__EXERCISE OBJECTIVE__:
Exactly as given, write out the lines from the one containing "New Zealand, site" through the end of the listing, with both ends included and nothing else.

__DATA RECORDS__:
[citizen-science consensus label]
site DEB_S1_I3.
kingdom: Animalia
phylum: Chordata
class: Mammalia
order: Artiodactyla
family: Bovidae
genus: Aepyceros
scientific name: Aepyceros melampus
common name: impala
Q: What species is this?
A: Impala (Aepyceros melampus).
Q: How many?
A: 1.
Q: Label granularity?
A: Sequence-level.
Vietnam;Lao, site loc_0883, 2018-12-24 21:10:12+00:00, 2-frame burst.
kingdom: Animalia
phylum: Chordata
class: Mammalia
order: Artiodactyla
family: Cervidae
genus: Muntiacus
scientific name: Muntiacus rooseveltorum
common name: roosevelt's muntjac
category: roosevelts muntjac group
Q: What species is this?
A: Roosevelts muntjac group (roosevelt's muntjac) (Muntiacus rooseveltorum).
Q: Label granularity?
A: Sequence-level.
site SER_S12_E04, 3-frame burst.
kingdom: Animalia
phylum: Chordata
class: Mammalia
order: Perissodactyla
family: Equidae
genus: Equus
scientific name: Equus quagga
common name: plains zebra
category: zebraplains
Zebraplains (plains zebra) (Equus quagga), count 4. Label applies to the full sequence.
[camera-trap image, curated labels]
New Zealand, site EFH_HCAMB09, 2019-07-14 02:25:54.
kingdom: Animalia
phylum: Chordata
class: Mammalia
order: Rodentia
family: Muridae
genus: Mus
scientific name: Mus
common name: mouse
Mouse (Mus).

__OUTPUT OF THE EXERCISE__:
New Zealand, site EFH_HCAMB09, 2019-07-14 02:25:54.
kingdom: Animalia
phylum: Chordata
class: Mammalia
order: Rodentia
family: Muridae
genus: Mus
scientific name: Mus
common name: mouse
Mouse (Mus).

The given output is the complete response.